WORK TO COMPLETE: Your task is to write out the lines from the line containing "At what distance from the photographer" through the last line of the material, exactly.

++++++++++++++++++++

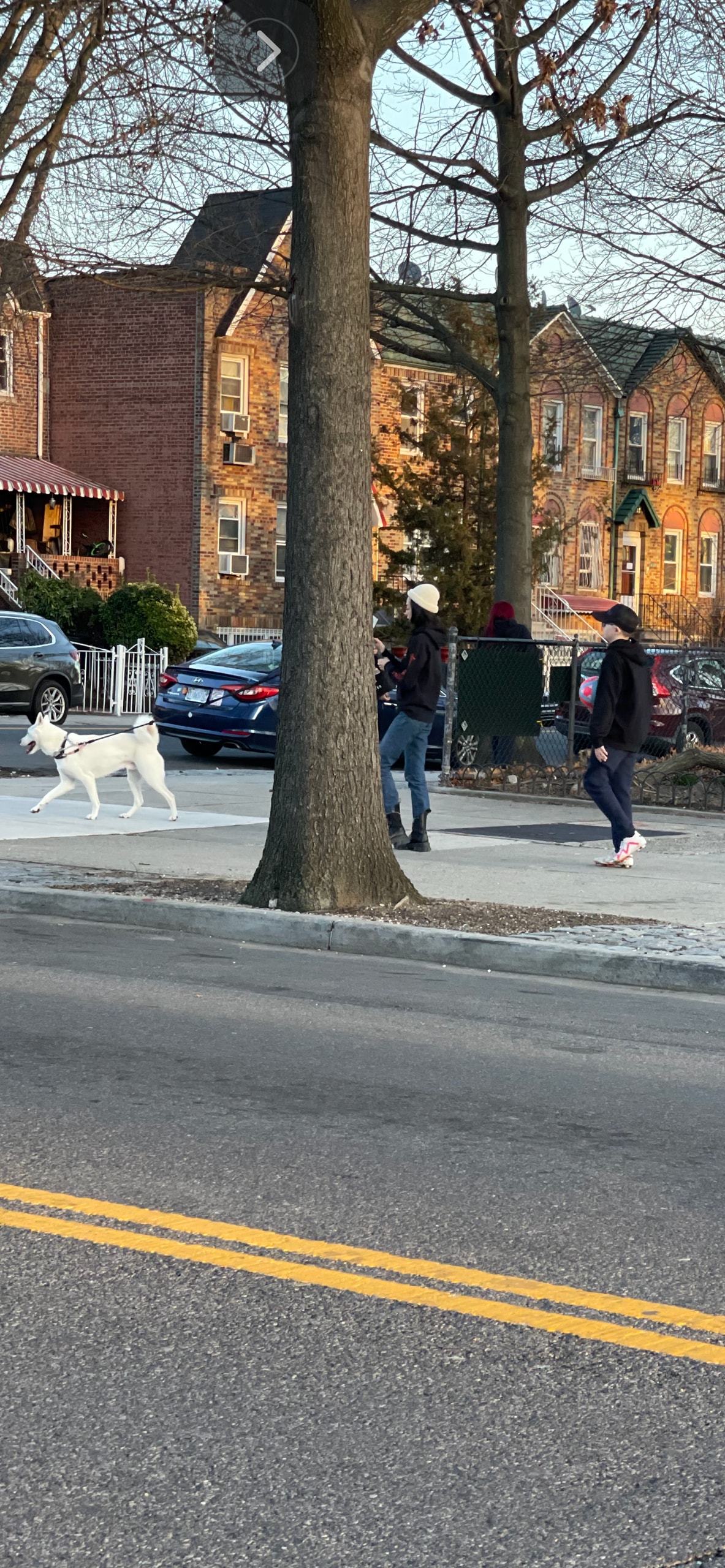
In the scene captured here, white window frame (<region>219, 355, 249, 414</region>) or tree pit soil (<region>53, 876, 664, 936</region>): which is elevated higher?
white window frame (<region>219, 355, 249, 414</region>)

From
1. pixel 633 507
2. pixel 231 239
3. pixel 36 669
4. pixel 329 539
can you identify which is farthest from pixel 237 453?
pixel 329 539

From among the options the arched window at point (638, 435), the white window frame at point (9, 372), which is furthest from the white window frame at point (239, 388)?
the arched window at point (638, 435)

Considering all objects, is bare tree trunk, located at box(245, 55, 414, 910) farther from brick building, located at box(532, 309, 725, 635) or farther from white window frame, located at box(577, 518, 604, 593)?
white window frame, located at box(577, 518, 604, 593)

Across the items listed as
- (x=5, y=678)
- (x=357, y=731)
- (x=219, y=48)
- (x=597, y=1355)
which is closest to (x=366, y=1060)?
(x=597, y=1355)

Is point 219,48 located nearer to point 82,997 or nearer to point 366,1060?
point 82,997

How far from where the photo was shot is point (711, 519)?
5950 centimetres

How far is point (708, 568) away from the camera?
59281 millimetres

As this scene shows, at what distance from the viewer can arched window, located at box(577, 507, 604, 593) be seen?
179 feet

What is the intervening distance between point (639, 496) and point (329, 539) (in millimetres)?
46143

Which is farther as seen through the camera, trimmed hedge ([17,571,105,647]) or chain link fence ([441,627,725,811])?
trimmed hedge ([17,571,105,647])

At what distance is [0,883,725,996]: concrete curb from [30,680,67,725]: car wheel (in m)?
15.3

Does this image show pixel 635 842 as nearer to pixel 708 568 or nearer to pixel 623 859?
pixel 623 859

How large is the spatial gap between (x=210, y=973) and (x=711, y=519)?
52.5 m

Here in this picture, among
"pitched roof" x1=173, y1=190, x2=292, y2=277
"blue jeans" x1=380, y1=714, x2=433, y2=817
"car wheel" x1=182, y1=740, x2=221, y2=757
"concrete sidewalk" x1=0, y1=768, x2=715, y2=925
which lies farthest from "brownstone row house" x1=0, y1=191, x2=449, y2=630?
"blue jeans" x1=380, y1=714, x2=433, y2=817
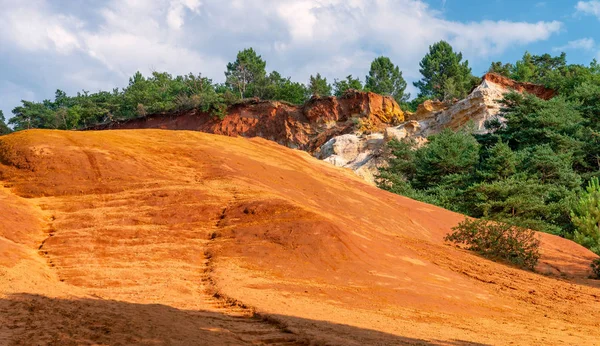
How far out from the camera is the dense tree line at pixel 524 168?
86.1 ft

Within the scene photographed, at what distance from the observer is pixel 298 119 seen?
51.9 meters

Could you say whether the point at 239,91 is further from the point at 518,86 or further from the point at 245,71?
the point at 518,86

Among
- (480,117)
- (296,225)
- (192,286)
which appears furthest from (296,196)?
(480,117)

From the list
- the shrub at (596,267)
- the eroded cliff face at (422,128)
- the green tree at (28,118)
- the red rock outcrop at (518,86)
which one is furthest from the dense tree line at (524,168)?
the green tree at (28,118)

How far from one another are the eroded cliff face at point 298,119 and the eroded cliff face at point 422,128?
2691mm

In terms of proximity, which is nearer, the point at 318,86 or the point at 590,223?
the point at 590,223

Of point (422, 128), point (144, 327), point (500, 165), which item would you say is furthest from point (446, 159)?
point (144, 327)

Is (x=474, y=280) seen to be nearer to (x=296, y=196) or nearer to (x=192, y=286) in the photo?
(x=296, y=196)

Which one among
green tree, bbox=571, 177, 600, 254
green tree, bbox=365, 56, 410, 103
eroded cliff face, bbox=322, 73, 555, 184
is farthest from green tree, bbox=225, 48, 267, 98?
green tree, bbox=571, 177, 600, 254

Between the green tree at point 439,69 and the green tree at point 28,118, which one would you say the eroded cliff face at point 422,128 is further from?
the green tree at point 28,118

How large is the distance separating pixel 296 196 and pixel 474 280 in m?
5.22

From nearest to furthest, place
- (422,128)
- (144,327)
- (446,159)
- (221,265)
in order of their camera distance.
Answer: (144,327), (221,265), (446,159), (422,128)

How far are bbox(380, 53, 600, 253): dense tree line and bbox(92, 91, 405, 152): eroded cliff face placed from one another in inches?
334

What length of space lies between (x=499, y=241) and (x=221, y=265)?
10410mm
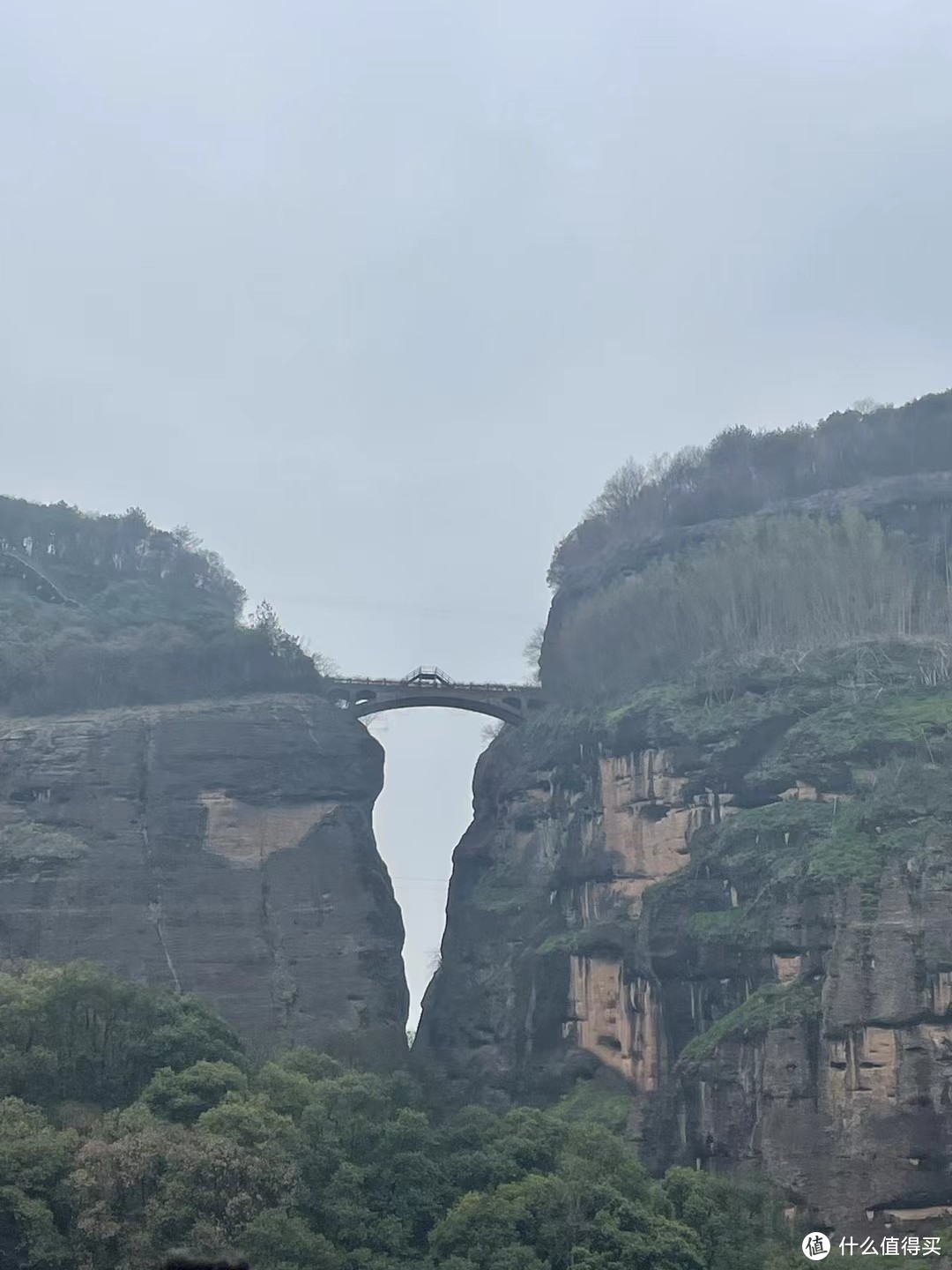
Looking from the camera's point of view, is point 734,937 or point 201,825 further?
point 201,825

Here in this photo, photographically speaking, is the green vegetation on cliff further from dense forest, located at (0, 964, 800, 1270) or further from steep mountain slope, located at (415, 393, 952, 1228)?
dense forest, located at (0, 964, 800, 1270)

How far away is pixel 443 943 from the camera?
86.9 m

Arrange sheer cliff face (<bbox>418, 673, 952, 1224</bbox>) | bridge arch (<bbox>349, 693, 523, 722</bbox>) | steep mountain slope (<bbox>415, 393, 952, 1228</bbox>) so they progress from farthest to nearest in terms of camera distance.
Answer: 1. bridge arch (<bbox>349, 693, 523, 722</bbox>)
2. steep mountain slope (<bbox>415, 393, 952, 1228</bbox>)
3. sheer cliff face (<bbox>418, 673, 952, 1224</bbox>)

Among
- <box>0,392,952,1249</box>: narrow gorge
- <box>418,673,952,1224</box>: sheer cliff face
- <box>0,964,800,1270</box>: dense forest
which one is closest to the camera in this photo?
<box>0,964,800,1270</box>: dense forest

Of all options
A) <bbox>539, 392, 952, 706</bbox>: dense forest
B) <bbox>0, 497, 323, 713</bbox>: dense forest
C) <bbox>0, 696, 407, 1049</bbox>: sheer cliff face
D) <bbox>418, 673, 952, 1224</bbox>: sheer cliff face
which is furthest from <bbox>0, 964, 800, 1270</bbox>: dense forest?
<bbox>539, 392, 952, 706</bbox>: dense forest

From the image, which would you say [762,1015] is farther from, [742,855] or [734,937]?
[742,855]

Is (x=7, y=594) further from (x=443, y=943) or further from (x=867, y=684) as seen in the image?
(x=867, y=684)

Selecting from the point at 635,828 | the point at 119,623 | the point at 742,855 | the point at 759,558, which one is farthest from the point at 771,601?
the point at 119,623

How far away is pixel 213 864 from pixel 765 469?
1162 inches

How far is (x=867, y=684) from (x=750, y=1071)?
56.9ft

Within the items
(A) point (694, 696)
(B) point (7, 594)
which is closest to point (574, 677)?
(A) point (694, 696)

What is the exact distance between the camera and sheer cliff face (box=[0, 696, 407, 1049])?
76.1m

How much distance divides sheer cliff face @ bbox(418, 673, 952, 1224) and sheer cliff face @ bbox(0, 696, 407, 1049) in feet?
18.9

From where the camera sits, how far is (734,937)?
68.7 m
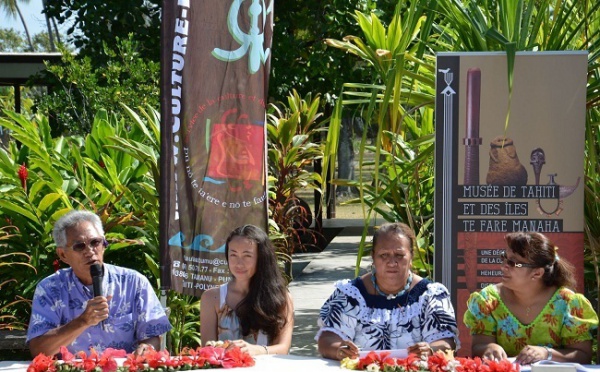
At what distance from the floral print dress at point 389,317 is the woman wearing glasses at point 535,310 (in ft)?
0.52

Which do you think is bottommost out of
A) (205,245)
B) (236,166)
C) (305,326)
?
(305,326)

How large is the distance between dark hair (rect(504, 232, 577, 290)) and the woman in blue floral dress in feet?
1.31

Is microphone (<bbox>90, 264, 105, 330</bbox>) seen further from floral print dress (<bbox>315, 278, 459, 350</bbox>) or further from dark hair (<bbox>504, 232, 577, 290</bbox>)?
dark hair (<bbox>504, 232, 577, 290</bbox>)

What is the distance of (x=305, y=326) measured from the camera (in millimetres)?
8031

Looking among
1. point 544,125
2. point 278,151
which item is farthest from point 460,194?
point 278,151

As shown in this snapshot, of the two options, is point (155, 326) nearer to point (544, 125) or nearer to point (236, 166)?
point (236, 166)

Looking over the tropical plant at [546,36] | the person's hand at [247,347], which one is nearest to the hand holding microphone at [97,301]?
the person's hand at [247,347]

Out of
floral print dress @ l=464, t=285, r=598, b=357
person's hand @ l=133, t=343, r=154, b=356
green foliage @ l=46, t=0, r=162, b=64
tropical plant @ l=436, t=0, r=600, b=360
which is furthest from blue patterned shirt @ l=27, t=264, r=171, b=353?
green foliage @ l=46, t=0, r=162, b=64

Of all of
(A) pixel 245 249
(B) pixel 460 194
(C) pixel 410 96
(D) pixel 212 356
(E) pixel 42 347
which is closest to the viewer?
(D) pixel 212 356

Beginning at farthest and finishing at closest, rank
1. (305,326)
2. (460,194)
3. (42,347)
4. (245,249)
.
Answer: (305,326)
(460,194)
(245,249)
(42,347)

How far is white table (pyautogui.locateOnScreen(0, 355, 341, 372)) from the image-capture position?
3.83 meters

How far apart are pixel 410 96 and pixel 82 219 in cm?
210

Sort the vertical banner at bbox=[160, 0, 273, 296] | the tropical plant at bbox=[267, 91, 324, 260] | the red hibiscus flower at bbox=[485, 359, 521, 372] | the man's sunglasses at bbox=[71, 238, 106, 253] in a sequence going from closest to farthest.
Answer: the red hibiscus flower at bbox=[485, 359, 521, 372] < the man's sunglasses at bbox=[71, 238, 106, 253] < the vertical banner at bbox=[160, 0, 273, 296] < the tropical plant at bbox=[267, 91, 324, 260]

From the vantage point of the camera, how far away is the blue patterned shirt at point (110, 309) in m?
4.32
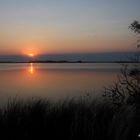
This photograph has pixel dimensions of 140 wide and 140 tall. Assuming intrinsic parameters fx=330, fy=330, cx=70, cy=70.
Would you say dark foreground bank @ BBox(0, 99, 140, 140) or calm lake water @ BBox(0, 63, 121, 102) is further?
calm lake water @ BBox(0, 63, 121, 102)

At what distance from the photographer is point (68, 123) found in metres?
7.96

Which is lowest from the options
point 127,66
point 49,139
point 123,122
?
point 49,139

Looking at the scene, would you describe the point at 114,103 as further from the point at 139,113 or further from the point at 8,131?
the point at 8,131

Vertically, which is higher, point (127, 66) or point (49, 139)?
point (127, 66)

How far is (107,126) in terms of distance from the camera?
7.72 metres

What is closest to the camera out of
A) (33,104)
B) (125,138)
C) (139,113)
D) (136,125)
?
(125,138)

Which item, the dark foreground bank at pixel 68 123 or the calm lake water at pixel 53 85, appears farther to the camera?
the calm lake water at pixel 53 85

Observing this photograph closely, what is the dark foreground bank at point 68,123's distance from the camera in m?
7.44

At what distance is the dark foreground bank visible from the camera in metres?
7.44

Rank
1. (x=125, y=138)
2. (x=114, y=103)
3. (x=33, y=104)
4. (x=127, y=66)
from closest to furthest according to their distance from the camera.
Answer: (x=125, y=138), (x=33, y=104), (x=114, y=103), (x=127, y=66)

++++++++++++++++++++

SOLUTION TO THE EXERCISE:
At what distance from the photographer is point (68, 123) found in metres?
7.96

Which is lowest from the options
point 127,66
point 49,139
point 123,122
?
point 49,139

Looking at the scene, would you describe the point at 114,103 as further from the point at 139,113 or further from the point at 8,131?
the point at 8,131

Vertically, which is higher, point (127, 66) or point (49, 139)?
point (127, 66)

How far is (107,126) in terms of distance from the camera?
7.72 metres

What is closest to the camera out of
A) (33,104)
B) (125,138)
C) (139,113)
D) (136,125)
?
(125,138)

Which item, the dark foreground bank at pixel 68 123 or the calm lake water at pixel 53 85, appears farther to the camera?
the calm lake water at pixel 53 85

Observing this photograph closely, what is the dark foreground bank at point 68,123's distance from the camera in m?
7.44

At what distance is the dark foreground bank visible from the camera in metres?
7.44

Rank
1. (x=125, y=138)
2. (x=114, y=103)
3. (x=33, y=104)
4. (x=127, y=66)
from closest to furthest according to their distance from the camera.
Answer: (x=125, y=138), (x=33, y=104), (x=114, y=103), (x=127, y=66)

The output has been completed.